— Your instructions —
Restate the whole listing exactly.

— Exercise input —
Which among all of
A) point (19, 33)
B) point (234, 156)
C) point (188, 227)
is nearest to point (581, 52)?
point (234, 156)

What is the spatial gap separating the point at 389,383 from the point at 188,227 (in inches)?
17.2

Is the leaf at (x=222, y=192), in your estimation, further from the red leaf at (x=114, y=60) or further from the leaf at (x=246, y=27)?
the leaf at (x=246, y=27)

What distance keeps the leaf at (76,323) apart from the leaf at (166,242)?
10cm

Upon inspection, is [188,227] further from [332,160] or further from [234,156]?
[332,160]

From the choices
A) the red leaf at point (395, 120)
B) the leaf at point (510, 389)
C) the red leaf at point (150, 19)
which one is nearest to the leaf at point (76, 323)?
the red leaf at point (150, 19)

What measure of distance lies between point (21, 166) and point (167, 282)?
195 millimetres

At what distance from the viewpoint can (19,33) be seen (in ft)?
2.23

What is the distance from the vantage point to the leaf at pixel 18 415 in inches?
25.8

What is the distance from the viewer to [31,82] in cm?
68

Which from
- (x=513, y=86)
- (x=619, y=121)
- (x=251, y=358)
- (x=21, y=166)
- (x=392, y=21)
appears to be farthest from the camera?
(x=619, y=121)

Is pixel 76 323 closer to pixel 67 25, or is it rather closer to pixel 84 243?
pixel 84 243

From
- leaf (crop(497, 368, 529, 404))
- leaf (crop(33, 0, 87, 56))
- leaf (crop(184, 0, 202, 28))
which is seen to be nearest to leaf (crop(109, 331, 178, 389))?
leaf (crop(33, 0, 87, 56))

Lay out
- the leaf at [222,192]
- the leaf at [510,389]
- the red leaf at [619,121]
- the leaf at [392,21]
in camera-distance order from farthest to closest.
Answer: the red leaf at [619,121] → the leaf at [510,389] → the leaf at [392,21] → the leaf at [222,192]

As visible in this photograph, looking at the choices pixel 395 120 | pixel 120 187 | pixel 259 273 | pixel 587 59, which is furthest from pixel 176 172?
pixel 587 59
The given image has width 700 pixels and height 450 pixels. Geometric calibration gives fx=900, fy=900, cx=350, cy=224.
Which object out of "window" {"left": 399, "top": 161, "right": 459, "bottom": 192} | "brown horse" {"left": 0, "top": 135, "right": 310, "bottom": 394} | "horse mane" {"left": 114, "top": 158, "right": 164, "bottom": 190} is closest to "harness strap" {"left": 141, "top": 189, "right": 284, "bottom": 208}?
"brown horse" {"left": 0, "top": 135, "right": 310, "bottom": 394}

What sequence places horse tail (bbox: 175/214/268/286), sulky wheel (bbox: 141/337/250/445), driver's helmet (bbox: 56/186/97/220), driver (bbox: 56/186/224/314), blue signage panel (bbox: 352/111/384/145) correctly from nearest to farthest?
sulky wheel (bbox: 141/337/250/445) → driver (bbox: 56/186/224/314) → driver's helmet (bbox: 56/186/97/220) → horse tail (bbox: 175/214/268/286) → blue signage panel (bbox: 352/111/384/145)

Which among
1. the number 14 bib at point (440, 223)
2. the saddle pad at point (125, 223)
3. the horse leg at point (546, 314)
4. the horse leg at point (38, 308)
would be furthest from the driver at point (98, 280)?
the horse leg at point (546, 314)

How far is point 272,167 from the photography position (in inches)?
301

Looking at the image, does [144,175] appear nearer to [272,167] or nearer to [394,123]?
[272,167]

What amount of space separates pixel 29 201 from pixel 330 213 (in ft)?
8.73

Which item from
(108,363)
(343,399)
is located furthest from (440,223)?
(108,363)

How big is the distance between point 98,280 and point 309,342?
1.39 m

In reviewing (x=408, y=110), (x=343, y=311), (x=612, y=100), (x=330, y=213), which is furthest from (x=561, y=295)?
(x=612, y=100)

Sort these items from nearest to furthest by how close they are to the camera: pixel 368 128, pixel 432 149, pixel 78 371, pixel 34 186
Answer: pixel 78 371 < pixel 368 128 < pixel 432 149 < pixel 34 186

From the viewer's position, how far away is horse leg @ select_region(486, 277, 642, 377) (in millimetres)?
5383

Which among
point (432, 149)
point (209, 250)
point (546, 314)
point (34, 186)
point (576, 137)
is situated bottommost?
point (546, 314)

— Solution —
Which among all of
A) point (19, 33)
B) point (234, 156)
C) point (188, 227)
is nearest to point (581, 52)?
point (234, 156)

What is the spatial gap separating the point at 389,383 from the point at 188,227 (in inches)?
17.2

Is the leaf at (x=222, y=192), in your estimation, further from the red leaf at (x=114, y=60) or further from the leaf at (x=246, y=27)?
the leaf at (x=246, y=27)

What distance keeps the leaf at (76,323) apart from the leaf at (166,242)?
10cm

Upon inspection, is [188,227] further from [332,160] or further from [234,156]?
[332,160]

From the choices
A) the red leaf at point (395, 120)
B) the leaf at point (510, 389)
C) the red leaf at point (150, 19)
which one is nearest to the leaf at point (76, 323)?
the red leaf at point (150, 19)

What measure of distance lies between point (21, 166) and point (167, 282)?
195 millimetres

At what distance from the viewpoint can (19,33) be seen (in ft)?
2.23

What is the distance from the vantage point to the leaf at pixel 18 415 in inches?
25.8

What is the distance from the viewer to [31,82] in cm?
68

Which from
- (x=513, y=86)
- (x=619, y=121)
- (x=251, y=358)
- (x=21, y=166)
- (x=392, y=21)
appears to be farthest from the camera?
(x=619, y=121)

Is pixel 76 323 closer to pixel 67 25, or is it rather closer to pixel 84 243?
pixel 84 243

From
- leaf (crop(497, 368, 529, 404))
- leaf (crop(33, 0, 87, 56))
- leaf (crop(184, 0, 202, 28))
which is seen to be nearest to leaf (crop(109, 331, 178, 389))?
leaf (crop(33, 0, 87, 56))

Lay out
- the leaf at [222,192]
- the leaf at [510,389]
- the red leaf at [619,121]
- the leaf at [392,21]
in camera-distance order from farthest to closest.
Answer: the red leaf at [619,121] → the leaf at [510,389] → the leaf at [392,21] → the leaf at [222,192]

As visible in this photograph, looking at the choices pixel 395 120 | pixel 120 187 | pixel 259 273 | pixel 587 59, which is furthest from pixel 176 172?
pixel 587 59
The given image has width 700 pixels and height 450 pixels. Geometric calibration gives fx=900, fy=900, cx=350, cy=224.
Which object out of "window" {"left": 399, "top": 161, "right": 459, "bottom": 192} | "brown horse" {"left": 0, "top": 135, "right": 310, "bottom": 394} | "horse mane" {"left": 114, "top": 158, "right": 164, "bottom": 190} is closest to "harness strap" {"left": 141, "top": 189, "right": 284, "bottom": 208}?
"brown horse" {"left": 0, "top": 135, "right": 310, "bottom": 394}

What sequence places horse tail (bbox: 175/214/268/286), sulky wheel (bbox: 141/337/250/445), driver's helmet (bbox: 56/186/97/220), driver (bbox: 56/186/224/314), blue signage panel (bbox: 352/111/384/145) correctly from nearest to farthest?
sulky wheel (bbox: 141/337/250/445) → driver (bbox: 56/186/224/314) → driver's helmet (bbox: 56/186/97/220) → horse tail (bbox: 175/214/268/286) → blue signage panel (bbox: 352/111/384/145)

Which among
1. the number 14 bib at point (440, 223)
2. the saddle pad at point (125, 223)
3. the horse leg at point (546, 314)
4. the horse leg at point (38, 308)
would be furthest from the driver at point (98, 280)?
the horse leg at point (546, 314)

How far is point 272,167 from the photography position (in inches)?
301

Looking at the image, does [144,175] appear nearer to [272,167] or nearer to [394,123]?
[272,167]

What amount of space separates pixel 29 201 from pixel 330 213 (in ft)?
8.73

Which item from
(108,363)
(343,399)
is located furthest from (440,223)?
(108,363)

How big is the distance between point 98,280 and point 309,342?
1.39 m

In reviewing (x=408, y=110), (x=343, y=311), (x=612, y=100), (x=330, y=213), which is furthest from (x=561, y=295)?
(x=612, y=100)

Sort these items from nearest to furthest by how close they are to the camera: pixel 368 128, pixel 432 149, pixel 78 371, pixel 34 186
Answer: pixel 78 371 < pixel 368 128 < pixel 432 149 < pixel 34 186

From the viewer's position, how far away is horse leg @ select_region(486, 277, 642, 377) (in millimetres)?
5383

Which among
point (432, 149)
point (209, 250)
point (546, 314)
point (34, 186)
point (576, 137)
is situated bottommost?
point (546, 314)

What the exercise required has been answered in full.